**Extract**
Browse Agent

A browser automation toolkit consisting of a Chrome extension and an npm SDK that communicate via authenticated WebSocket.

Architecture

┌──────────────────┐     WebSocket (HMAC Auth)     ┌──────────────────┐
│   Your Node.js   │◄─────────────────────────────►│ Chrome Extension │
│   Application    │    Commands & Responses       │ (Service Worker) │
│  (browse-agent-  │                               │                  │
│       sdk)       │                               │  ┌───────────────┤
│                  │                               │  │ Content Script│
└──────────────────┘                               └──┴───────────────┘
                                                          │
                                                    ┌─────▼─────┐
                                                    │  Browser  │
                                                    │   Tabs    │
                                                    └───────────┘

Features

Capability	Method
Open URL & get response	`agent.navigate(url)` / `agent.getContent()`
Inject JavaScript	`agent.injectScript(code)` / `agent.evaluate(expr)`
Inject CSS	`agent.injectCSS(code)`
Query DOM	`agent.getDOM(selector)`
Full-page screenshot	`agent.screenshotFullPage()`
Viewport screenshot	`agent.screenshotVisible()`
Area screenshot	`agent.screenshotArea({ x, y, width, height })`
List / close tabs	`agent.listTabs()` / `agent.closeTab(id)`

Security

Communication between the SDK and extension supports two modes:

Shared-secret mode: HMAC-SHA256 mutual authentication
No-secret mode: handshake without HMAC signatures

Shared-secret mode flow:

Server sends a random challenge to the extension
Extension signs the challenge with the shared secret and sends back its own challenge
Server verifies the HMAC, signs the extension's challenge, and sends acknowledgement
Extension verifies the server's HMAC — mutual authentication complete
All subsequent messages include HMAC signatures and timestamps (replay protection)

When secret is empty on both sides, authentication still completes, but HMAC checks are skipped.

Only 127.0.0.1 connections are accepted by the WebSocket server.

Project Structure

browse-agent/
├── .github/workflows/
│   └── release-extension-draft.yml  # Manual action: build + draft release
├── packages/
│   ├── shared/          # Shared types, protocol, HMAC utilities
│   ├── extension/       # Chrome MV3 extension
│   │   └── build/       # Built extension (load this in Chrome)
│   └── sdk/             # npm library for Node.js
├── examples/
│   └── basic-usage.mjs  # Usage example
├── package.json         # Workspace root
└── tsconfig.base.json

Quick Start

Build

npm install
npm run build

Load the Chrome Extension

Open Chrome → chrome://extensions/
Enable "Developer mode" (top right)
Click "Load unpacked"
Select the packages/extension/build/ directory

Configure the Extension

Click the Browse Agent extension icon in Chrome toolbar
Set WebSocket URL: ws://127.0.0.1:9315 (default)
Set Shared Secret: optional (leave empty to use no-secret handshake)
Click Save

Use the SDK

import { BrowserAgent } from 'browse-agent-sdk';

const agent = new BrowserAgent({
  // Optional: set to '' (or omit) for no-secret handshake
  secret: 'same-secret-as-extension',
  port: 9315,
});

await agent.start();
await agent.waitForConnection();

// Navigate to a page
const result = await agent.navigate('https://example.com');
console.log(result.title); // "Example Domain"

**Task input**

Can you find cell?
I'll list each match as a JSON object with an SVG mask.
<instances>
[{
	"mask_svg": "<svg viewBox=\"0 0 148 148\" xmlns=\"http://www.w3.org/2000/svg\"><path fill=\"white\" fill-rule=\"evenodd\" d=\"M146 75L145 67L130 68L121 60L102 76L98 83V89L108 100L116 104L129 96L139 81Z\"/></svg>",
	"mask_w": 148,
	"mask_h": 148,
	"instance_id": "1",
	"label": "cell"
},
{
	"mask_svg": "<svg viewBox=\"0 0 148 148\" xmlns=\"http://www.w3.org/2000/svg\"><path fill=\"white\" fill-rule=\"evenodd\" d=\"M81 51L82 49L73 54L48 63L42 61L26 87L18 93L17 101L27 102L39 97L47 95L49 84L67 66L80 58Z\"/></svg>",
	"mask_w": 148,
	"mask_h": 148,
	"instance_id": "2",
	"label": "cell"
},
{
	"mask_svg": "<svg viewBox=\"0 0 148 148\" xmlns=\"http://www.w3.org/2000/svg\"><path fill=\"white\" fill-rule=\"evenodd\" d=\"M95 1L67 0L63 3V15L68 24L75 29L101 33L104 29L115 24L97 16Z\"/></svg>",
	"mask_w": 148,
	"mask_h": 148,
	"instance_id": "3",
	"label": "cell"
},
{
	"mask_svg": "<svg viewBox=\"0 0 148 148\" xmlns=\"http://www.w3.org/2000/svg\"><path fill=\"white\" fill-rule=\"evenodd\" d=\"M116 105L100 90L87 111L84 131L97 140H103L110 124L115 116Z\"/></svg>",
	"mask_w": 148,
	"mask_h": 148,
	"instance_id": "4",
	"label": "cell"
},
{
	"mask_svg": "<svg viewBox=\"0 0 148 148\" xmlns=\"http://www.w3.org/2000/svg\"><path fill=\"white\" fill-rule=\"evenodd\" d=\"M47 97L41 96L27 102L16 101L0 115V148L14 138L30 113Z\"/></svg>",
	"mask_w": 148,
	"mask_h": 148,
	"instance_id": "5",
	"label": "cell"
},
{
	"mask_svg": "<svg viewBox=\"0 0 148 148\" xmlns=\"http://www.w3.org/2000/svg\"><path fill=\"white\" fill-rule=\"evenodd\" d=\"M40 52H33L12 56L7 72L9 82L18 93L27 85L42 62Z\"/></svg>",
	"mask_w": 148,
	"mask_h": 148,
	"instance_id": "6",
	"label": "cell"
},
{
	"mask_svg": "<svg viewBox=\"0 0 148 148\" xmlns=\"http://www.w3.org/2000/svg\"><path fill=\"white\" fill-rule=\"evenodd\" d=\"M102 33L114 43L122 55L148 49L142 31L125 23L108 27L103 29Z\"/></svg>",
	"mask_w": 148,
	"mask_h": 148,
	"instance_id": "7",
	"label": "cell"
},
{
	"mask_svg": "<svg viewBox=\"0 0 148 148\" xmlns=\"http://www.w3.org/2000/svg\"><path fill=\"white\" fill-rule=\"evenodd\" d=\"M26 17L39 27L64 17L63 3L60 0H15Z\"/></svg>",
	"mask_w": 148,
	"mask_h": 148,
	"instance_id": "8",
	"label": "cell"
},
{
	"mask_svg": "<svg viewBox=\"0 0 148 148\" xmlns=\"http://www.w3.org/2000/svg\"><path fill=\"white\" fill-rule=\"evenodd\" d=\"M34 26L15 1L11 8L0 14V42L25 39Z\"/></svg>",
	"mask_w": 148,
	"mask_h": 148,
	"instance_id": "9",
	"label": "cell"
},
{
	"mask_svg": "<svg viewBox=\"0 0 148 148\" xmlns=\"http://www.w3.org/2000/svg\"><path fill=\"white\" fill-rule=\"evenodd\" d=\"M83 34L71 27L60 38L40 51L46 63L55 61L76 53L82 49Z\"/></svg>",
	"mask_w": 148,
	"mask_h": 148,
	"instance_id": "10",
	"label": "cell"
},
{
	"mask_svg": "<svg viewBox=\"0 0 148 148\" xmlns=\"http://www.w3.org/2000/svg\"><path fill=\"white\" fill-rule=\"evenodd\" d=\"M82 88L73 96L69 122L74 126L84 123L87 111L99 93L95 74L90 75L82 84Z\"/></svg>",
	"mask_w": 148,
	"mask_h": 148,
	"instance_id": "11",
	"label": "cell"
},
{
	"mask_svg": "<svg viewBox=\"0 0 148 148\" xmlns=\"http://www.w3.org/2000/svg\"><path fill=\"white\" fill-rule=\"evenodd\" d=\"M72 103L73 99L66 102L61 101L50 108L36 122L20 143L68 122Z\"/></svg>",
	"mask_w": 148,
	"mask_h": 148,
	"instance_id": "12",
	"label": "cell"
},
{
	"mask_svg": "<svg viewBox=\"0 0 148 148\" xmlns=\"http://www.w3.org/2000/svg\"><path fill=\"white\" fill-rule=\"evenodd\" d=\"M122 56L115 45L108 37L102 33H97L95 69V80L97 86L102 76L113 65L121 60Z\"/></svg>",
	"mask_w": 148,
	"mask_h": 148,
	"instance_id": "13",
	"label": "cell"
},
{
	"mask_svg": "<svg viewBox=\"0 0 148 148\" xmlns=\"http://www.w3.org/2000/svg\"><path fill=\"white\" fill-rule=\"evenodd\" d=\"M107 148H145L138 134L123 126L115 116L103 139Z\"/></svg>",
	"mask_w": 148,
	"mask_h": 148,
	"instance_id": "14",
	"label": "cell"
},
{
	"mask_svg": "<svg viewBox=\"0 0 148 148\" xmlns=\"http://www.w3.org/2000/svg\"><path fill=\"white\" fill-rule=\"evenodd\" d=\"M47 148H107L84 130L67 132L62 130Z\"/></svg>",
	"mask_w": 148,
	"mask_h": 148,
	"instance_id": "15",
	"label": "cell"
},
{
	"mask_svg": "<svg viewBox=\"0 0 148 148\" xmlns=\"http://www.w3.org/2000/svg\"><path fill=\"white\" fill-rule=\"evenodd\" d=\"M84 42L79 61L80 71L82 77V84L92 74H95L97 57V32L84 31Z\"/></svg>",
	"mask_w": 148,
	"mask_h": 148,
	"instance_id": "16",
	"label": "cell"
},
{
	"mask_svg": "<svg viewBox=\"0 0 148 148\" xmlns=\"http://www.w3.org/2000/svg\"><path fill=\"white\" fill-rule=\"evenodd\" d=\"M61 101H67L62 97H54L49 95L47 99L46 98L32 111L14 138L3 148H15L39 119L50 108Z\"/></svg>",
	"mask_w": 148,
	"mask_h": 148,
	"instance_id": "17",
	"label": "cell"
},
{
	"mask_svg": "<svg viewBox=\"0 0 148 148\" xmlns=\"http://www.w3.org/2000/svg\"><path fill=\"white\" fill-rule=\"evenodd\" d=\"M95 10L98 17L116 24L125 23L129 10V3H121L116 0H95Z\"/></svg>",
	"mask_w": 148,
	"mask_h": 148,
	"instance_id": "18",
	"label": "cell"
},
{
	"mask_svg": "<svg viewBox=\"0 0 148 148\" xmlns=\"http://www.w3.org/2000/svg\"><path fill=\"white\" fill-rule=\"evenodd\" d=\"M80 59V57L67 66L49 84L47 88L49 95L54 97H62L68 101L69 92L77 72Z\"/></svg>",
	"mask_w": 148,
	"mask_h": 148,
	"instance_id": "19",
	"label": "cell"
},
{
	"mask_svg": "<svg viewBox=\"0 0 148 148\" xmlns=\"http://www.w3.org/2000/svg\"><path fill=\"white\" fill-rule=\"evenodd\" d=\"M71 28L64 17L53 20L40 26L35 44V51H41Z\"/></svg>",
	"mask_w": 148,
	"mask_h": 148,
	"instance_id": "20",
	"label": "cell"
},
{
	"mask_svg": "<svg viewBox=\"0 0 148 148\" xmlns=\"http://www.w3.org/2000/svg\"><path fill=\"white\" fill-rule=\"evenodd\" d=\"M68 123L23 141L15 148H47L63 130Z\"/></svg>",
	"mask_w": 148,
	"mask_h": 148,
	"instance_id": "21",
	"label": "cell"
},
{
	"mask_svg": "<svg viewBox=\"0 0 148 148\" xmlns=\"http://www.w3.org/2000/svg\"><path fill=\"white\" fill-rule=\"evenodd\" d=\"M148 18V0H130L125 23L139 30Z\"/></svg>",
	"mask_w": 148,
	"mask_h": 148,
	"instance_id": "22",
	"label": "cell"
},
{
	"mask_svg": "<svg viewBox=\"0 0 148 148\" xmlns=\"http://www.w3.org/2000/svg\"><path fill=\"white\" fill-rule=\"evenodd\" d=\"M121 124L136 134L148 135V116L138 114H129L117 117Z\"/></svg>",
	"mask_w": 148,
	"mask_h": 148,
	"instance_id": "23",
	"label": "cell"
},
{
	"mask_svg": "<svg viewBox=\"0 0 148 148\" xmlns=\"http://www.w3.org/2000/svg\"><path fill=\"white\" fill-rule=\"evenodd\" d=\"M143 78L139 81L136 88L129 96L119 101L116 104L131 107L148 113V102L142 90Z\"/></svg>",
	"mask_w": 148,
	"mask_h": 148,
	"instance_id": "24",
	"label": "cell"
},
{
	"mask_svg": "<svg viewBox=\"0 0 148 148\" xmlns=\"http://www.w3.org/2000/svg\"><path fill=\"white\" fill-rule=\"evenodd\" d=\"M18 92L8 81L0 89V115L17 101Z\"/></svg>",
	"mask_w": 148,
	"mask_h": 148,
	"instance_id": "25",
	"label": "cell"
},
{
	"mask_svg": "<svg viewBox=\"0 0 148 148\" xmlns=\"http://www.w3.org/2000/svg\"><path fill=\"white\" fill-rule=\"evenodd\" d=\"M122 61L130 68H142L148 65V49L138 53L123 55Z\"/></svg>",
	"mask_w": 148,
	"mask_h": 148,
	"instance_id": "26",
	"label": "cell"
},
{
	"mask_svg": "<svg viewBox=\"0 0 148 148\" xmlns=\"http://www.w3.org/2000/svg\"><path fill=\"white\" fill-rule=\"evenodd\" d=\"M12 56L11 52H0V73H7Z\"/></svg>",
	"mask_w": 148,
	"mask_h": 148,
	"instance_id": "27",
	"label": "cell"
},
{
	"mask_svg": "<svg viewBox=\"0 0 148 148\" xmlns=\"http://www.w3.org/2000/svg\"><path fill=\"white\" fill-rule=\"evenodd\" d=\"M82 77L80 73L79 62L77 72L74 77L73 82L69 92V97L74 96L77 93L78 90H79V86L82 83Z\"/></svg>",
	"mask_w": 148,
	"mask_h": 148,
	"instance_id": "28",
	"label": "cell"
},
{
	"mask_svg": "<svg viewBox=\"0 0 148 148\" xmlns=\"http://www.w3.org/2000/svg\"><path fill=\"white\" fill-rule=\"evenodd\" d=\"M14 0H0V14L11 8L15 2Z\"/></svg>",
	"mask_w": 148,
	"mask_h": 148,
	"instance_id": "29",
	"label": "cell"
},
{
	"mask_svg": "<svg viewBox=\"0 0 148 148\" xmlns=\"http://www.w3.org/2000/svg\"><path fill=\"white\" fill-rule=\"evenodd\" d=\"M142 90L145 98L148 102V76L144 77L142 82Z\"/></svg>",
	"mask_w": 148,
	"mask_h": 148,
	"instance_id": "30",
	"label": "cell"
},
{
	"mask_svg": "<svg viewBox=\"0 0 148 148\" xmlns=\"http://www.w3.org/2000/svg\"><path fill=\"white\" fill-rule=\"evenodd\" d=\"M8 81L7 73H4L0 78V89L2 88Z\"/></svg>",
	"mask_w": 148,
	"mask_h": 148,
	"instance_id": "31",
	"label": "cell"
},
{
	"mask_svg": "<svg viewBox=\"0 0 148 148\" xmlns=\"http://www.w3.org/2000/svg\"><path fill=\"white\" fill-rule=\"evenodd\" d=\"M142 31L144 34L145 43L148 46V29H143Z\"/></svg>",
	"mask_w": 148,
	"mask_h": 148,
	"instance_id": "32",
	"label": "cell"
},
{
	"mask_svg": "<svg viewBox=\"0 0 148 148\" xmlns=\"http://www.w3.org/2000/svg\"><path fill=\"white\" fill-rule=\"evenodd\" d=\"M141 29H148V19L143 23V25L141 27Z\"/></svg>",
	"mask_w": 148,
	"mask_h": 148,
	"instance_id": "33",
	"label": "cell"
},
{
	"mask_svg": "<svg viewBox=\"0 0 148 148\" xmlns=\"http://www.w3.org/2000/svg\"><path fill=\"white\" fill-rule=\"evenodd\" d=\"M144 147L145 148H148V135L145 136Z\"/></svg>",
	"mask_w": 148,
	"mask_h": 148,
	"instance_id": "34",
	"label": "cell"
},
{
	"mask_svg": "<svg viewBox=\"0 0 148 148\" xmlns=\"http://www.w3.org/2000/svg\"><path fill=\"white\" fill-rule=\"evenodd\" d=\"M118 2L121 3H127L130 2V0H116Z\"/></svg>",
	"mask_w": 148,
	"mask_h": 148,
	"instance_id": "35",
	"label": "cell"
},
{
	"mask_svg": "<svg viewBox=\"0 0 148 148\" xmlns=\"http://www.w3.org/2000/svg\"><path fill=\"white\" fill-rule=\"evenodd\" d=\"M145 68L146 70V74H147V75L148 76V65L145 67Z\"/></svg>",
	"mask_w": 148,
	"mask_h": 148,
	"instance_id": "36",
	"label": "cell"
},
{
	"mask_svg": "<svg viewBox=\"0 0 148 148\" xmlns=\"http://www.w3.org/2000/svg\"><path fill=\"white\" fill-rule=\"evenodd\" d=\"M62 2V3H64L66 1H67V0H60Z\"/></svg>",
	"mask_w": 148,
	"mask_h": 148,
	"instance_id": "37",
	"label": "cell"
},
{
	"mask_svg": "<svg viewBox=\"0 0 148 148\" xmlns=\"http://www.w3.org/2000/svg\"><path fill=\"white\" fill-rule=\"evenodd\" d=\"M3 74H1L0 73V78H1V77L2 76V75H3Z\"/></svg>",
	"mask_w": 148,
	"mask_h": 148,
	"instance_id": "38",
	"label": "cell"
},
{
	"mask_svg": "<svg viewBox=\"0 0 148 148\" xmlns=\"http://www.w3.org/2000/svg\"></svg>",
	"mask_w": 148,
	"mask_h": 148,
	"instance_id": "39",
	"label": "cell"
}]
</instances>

**The tasks**
(1) In the rows, starting at the first line and ending at the line containing "75L145 67L130 68L121", rename "JSON object" to "JSON entry" and reproduce those lines with nothing else changed.
(2) Go on with the Browse Agent documentation from the point where it stops.
The Browse Agent documentation and the rows have no connection to each other.

**Per-task answers**
(1)
Can you find cell?
I'll list each match as a JSON entry with an SVG mask.
<instances>
[{
	"mask_svg": "<svg viewBox=\"0 0 148 148\" xmlns=\"http://www.w3.org/2000/svg\"><path fill=\"white\" fill-rule=\"evenodd\" d=\"M146 75L145 67L130 68L121 60L102 76L98 83V89L108 100L116 104L129 96L139 81Z\"/></svg>",

(2)
// Get page text
const content = await agent.getContent({ format: 'text' });
console.log(content.content);

// Take a full page screenshot
const screenshot = await agent.screenshotFullPage();
// screenshot.data is base64-encoded PNG

// Inject JavaScript
const evalResult = await agent.evaluate('document.querySelectorAll("a").length');
console.log(evalResult.result); // number of links

// Inject CSS
await agent.injectCSS('body { background: yellow !important; }');

// Query DOM elements
const headings = await agent.getDOM('h1', { property: 'innerText', all: true });
console.log(headings.elements); // ["Example Domain"]

// Clean up
await agent.stop();

Run the Example

node examples/basic-usage.mjs

Browse Agent Skill

You can call the built-in skill at skills/browse-agent from any AI assistant that supports loading local Skills in the current workspace.

Open your AI assistant in this repository, or import skills/browse-agent as a Skill module.

Make sure your assistant supports local Skills (for example, AgentGPT, LangSmith, LangAgent, etc.).
Or keep the current workspace at this repository so the assistant can discover the local skill.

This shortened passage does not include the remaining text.